On 21 June it was reported in the Times that Archbishops of Canterbury and York
were no longer patrons of the CEA. They had not resigned, rather Mother Emily
had removed them, using the excuse that she only wanted ladies as patrons. This
effectively stopped the Archbishop’s inquiry.
In December 1895 a group called the Charity Organization Society
who disliked the Kilburn Sisters, issued a report that
not only summarised all the accusations against the CEA but made further
criticisms. This time the Sisters were defended by the religious paper ‘Church
Bells’, which published a pamphlet in 1896 called the ‘Kilburn Sisters and
their Accusers’. It praised the conditions they saw at the Kilburn orphanage and
the dedicated work of the Sisters. The iron cubicles were described as harmless
and it refuted the claims of cruelty. The pamphlet also pointed out the CEA was
one of the best supported charities in England: its income had risen from £503 in 1871 to £17,000
in 1887 and to £38,000 in 1895 (worth over £4M today).
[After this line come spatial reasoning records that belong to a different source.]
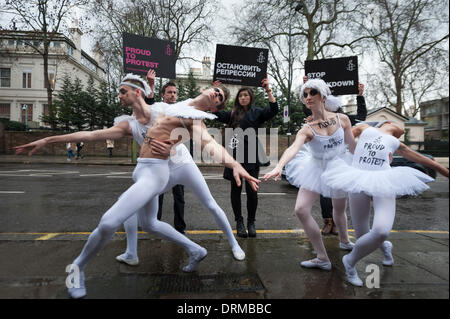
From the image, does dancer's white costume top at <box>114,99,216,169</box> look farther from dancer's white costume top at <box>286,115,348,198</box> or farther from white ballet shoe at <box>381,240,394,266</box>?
white ballet shoe at <box>381,240,394,266</box>

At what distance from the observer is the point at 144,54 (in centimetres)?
716

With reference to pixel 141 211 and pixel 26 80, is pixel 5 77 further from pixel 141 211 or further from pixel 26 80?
pixel 141 211

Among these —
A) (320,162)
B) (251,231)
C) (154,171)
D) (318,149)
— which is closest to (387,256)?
(320,162)

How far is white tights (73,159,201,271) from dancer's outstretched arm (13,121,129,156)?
424 mm

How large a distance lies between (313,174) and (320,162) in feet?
0.53

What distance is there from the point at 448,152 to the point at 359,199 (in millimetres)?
1297

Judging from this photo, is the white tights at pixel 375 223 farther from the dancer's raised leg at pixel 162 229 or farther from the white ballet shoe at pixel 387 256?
the dancer's raised leg at pixel 162 229

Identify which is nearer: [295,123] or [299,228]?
[299,228]

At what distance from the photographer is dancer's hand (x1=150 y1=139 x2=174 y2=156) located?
102 inches

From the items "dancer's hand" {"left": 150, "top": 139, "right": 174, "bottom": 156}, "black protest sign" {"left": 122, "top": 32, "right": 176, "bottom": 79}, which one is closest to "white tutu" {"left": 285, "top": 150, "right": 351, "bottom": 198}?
"dancer's hand" {"left": 150, "top": 139, "right": 174, "bottom": 156}

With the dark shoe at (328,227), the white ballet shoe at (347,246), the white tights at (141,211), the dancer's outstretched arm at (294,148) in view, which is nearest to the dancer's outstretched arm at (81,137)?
the white tights at (141,211)
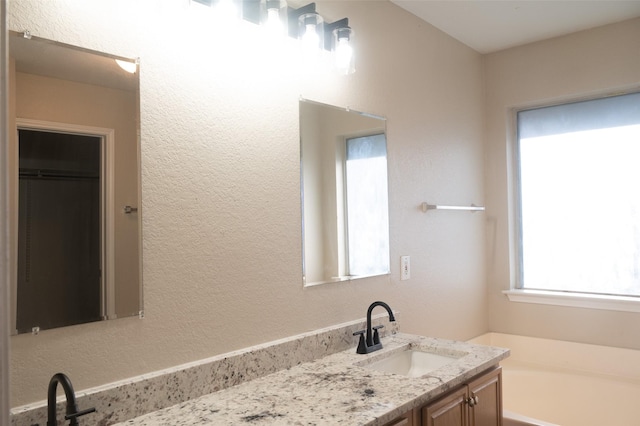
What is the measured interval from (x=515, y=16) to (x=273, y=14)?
165 centimetres

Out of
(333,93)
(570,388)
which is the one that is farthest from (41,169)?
(570,388)

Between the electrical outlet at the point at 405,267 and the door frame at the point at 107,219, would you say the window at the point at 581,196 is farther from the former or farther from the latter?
the door frame at the point at 107,219

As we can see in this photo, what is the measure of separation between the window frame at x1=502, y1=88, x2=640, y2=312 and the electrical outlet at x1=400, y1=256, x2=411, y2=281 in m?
1.06

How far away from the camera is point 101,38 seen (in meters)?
1.31

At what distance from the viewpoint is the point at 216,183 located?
61.9 inches

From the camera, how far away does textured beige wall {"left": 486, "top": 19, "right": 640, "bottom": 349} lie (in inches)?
109

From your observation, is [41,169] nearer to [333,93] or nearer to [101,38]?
[101,38]

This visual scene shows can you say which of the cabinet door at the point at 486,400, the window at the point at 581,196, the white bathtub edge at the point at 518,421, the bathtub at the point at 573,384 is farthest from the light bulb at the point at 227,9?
the bathtub at the point at 573,384

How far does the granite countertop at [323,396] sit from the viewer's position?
4.19ft

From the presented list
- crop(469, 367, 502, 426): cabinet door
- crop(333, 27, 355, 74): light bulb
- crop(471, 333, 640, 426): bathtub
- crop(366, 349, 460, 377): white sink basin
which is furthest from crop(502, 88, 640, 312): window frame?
crop(333, 27, 355, 74): light bulb

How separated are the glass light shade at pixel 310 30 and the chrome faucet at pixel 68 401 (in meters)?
1.38

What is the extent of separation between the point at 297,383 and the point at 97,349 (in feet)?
2.07

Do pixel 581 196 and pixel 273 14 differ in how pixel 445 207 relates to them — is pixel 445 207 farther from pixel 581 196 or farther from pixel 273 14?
pixel 273 14

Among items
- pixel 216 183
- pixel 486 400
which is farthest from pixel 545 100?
pixel 216 183
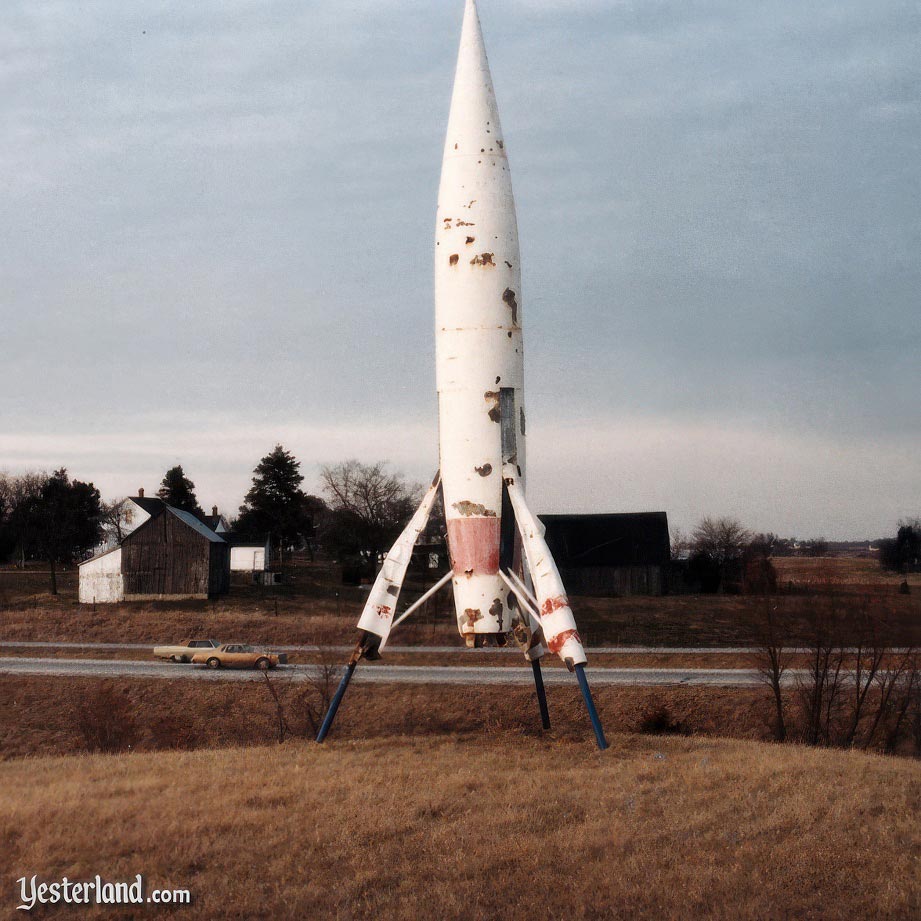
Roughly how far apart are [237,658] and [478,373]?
2605cm

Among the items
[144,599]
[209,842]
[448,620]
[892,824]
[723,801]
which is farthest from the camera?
[144,599]

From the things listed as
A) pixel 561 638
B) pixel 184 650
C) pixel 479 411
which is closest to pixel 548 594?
pixel 561 638

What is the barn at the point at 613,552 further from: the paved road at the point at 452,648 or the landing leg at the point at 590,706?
the landing leg at the point at 590,706

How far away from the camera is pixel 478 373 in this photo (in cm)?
1962

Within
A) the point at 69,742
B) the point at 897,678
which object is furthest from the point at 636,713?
the point at 69,742

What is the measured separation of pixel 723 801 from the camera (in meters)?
15.3

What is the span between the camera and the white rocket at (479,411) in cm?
1964

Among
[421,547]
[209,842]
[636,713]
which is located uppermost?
[421,547]

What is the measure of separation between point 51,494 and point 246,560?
18956mm

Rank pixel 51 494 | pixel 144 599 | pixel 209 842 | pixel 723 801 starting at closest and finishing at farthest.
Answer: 1. pixel 209 842
2. pixel 723 801
3. pixel 144 599
4. pixel 51 494

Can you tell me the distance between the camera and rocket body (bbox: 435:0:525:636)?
19641 mm

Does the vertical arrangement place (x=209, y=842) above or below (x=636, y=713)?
above

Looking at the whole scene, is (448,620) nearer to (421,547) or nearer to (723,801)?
(421,547)

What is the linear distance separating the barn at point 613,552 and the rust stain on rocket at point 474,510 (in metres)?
47.6
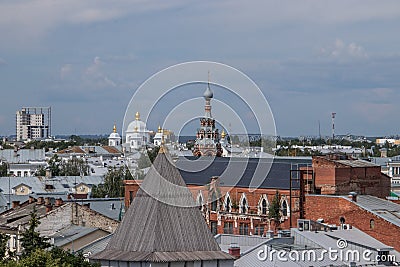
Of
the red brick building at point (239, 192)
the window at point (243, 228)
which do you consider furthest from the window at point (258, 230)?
the window at point (243, 228)

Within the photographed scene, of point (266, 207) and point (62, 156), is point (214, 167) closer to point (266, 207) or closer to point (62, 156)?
point (266, 207)

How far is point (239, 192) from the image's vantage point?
72875 millimetres

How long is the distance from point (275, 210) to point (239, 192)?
6698mm

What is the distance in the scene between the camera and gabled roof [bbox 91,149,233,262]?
28.8 meters

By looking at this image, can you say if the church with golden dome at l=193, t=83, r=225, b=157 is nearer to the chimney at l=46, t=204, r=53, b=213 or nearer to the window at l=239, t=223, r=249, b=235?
the window at l=239, t=223, r=249, b=235

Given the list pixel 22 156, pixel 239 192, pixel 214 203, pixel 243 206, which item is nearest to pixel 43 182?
pixel 214 203

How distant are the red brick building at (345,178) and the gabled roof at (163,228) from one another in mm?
28211

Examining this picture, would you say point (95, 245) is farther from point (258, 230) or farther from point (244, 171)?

Despite these positive comments,
the accusations did not stop. On 18 June 1896
Henry Labouchere, who had previously been a supporter, published a highly
critical supplement in his paper ‘Truth’ about the Kilburn Sisters. The attacks
continued over the years until Mother Emily’s death in Broadstairs in June 1900.
Her successor as Mother Superior at Kilburn was Mary Riddell. The Sisters
finally agreed to oversight by a Bishop in 1903.
At the outbreak of WWII in September
1939 the nuns and orphans were first evacuated to Ormerod House, St Anne’s-on
Sea, and later to South Wraxall Manor in Wiltshire. The Kilburn building was
badly damaged by a high explosive bomb in 1940. In 1941 it was taken over by
the Government and used as a school for 500 young men and women in the RAF. In
spring 1944 the Sisters moved to 39 Pont Street
in Chelsea.
The Sisters finally left Kilburn in 1955/56 for the mother
house at Ham Common near Richmond.
By then over 70,000 children had been given help at
the Kilburn home. Today, the site of the Orphanage together with properties on
Carlton Vale, has been redeveloped as residential flats: Strome House, Thurso
House and Renfrew House.
The work of the CEA continued and
spread, and today the Community of the Sisters of the Church has nuns working in
the UK and overseas.
My word, that is totally astonishing. What a woman!